◆ Written instruction A: Reproduce the interim results announcement word for word, everything from "RNS Number:1695R" down to "2.11p (2004: 1.02p)".

═══ Passage shown

RNS Number:1695R
Litho Supplies PLC
13 September 2005
LITHO SUPPLIES Plc
Results for the six months ended 30 June 2005
HIGHLIGHTS
Litho Supplies Plc, the leading supplier of consumable products, analogue and
digital equipment and related services to the printing, graphic arts and
corporate markets in the UK, announces its results for the six months ended 30
June 2005.
Overview:
* Sales of #22.82m (2004: #23.66m) generating pretax profits of #0.55m (2004:
#0.51m), an increase of 7.84%.
* Basic earnings per share were 2.11p (2004: 1.02p)
* Strong control of working capital and costs resulted in a cash balance at
30 June 2005 of #2.99m after expenditure on acquisitions.
* The board declares an interim dividend of 1.875p per share (2004: 1.80p),
an increase of 4.17%.
Litho Supplies Chief Executive Michael Hammond said:
"During a period of challenging market conditions in the printing sector our
interim results reflect a satisfactory performance, with growth in the sale of
digital and pressroom consumable products. We continue to focus the business in
line with market demands and offer customers an excellent portfolio of
equipment, consumable products and related services."
Contacts:
Michael Hammond, Chief Executive Tel: 01332 873921
Gerry Mitchell, Financial Director Tel: 0117 9724455
CHAIRMAN'S INTERIM STATEMENT
RESULTS FOR THE SIX MONTHS ENDED 30 JUNE 2005
The unaudited interim results for the six months ended 30 June 2005 show pretax
profits of #0.57m (#0.66m), after adding back #0.02m (#0.15m) of costs
associated with the reorganisation of the business. The profit before tax after
reorganisation expenses was #0.55m (#0.51m) and sales for the period were
#22.82m (#23.66m).
The interim results for the six months ended 30 June 2005 and the comparative
figures for the period ended 30 June 2004 and year ended 31 December 2004 have
been restated using International Financial Reporting Standards (IFRS).
Basic earnings per share for the six months ended 30 June 2005 were 2.11p
(1.02p).
I am pleased to report further success in the reduction of stock levels, which
together with continued control of costs, resulted in a cash balance at 30 June
2005 of #2.99m compared with #3.81m at 30 June 2004. The cash balance at 30
June 2005 was after funding the acquisitions of United Graphics Limited and
System Builders and Internet (SBI).
Given that trading conditions remained very challenging during the first half of
2005 I am satisfied with the overall progress.
The board is declaring an interim dividend of 1.875p (1.80p) per share, an
increase of 4.17%. The dividend will be paid on 31 October 2005 to shareholders
on the register on 30 September 2005. The ex-dividend date is 28 September 2005.
The board will also consider, if conditions are right, implementing the powers
granted by the shareholders at the 2005 AGM to purchase further shares for
cancellation.
The interim results for the six months ended 30 June 2005 which have been
prepared using IFRS, whilst not having a material impact on the Group's profit
before tax, has resulted in a higher pension cost charge and a small charge in
relation to the cost of share options. Details of the impact of the adoption of
IFRS is provided in note 5.
TRADING PERFORMANCE
UK analogue and digital consumable product sales, which remain the core activity
of the business, were #17.71m (#17.43m).

══════
═══ Record list

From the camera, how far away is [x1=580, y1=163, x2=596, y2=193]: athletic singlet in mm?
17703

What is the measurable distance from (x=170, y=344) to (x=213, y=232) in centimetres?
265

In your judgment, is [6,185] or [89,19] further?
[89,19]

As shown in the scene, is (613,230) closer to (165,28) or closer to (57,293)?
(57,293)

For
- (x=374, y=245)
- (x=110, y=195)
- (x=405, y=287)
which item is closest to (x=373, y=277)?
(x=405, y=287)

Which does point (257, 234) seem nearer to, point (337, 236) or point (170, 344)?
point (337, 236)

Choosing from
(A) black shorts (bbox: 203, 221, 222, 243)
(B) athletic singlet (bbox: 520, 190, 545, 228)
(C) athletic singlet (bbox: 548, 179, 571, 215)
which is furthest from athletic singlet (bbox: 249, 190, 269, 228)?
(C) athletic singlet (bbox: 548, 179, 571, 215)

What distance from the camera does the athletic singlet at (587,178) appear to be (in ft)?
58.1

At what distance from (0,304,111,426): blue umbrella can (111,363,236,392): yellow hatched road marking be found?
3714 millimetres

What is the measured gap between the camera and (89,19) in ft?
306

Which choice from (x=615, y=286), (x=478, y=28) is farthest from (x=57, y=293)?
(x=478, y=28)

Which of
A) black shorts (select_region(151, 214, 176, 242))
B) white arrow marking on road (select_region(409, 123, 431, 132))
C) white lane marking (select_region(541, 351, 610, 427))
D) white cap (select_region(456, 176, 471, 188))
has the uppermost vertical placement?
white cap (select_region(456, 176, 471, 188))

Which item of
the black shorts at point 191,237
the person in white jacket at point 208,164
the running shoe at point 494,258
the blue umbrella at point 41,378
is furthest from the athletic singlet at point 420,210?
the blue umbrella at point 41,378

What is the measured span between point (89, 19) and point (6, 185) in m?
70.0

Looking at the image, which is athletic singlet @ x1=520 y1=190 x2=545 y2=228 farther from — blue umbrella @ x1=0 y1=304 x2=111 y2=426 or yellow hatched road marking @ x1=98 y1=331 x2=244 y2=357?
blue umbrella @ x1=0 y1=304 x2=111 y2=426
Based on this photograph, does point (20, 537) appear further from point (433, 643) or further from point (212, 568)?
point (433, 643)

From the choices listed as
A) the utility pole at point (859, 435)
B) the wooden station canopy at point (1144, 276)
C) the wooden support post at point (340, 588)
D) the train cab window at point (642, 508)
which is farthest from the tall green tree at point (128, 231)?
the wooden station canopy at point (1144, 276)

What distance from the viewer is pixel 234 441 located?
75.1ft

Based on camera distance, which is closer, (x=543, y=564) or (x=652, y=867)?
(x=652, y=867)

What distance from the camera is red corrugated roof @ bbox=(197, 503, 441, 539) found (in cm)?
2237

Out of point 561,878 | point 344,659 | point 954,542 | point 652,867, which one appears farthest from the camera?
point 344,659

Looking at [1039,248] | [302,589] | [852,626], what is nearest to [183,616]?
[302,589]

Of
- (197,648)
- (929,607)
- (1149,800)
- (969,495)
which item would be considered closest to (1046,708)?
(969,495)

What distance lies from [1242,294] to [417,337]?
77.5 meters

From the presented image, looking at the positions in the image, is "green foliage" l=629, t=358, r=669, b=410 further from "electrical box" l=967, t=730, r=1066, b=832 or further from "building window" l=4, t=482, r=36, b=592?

══════

◆ Written instruction B: Write out the listing verbatim, everything from the line containing "What distance from the viewer" down to the end of the listing.

◆ Correct output A:
RNS Number:1695R
Litho Supplies PLC
13 September 2005
LITHO SUPPLIES Plc
Results for the six months ended 30 June 2005
HIGHLIGHTS
Litho Supplies Plc, the leading supplier of consumable products, analogue and
digital equipment and related services to the printing, graphic arts and
corporate markets in the UK, announces its results for the six months ended 30
June 2005.
Overview:
* Sales of #22.82m (2004: #23.66m) generating pretax profits of #0.55m (2004:
#0.51m), an increase of 7.84%.
* Basic earnings per share were 2.11p (2004: 1.02p)

◆ Correct output B:
What distance from the viewer is pixel 234 441 located?
75.1ft

Based on camera distance, which is closer, (x=543, y=564) or (x=652, y=867)?
(x=652, y=867)

What distance from the camera is red corrugated roof @ bbox=(197, 503, 441, 539) found (in cm)?
2237

Out of point 561,878 | point 344,659 | point 954,542 | point 652,867, which one appears farthest from the camera?
point 344,659

Looking at [1039,248] | [302,589] | [852,626], what is nearest to [183,616]?
[302,589]

Of
- (197,648)
- (929,607)
- (1149,800)
- (969,495)
which item would be considered closest to (1046,708)?
(969,495)

What distance lies from [1242,294] to [417,337]?
77.5 meters

From the presented image, looking at the positions in the image, is "green foliage" l=629, t=358, r=669, b=410 further from "electrical box" l=967, t=730, r=1066, b=832 or further from "building window" l=4, t=482, r=36, b=592?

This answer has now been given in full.